--- Begin ---
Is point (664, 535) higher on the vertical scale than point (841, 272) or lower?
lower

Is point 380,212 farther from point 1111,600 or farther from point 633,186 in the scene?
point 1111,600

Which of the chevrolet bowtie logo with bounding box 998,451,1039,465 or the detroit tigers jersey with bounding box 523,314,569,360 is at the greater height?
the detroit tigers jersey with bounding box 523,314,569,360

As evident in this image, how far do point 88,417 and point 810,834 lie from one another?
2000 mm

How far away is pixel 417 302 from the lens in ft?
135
--- End ---
To do:
Copy out the full material exactly as it appears.

Response below:
Is point (664, 535) higher on the vertical scale than point (841, 272) or lower?
lower

Is point 380,212 farther from point 1111,600 or farther from point 633,186 in the scene?
point 1111,600

Which of the chevrolet bowtie logo with bounding box 998,451,1039,465 or the detroit tigers jersey with bounding box 523,314,569,360 is at the greater height?
the detroit tigers jersey with bounding box 523,314,569,360

As evident in this image, how far do point 88,417 and point 810,834 lie from one another?
2000 mm

How far away is pixel 417 302 from the lens in ft?
135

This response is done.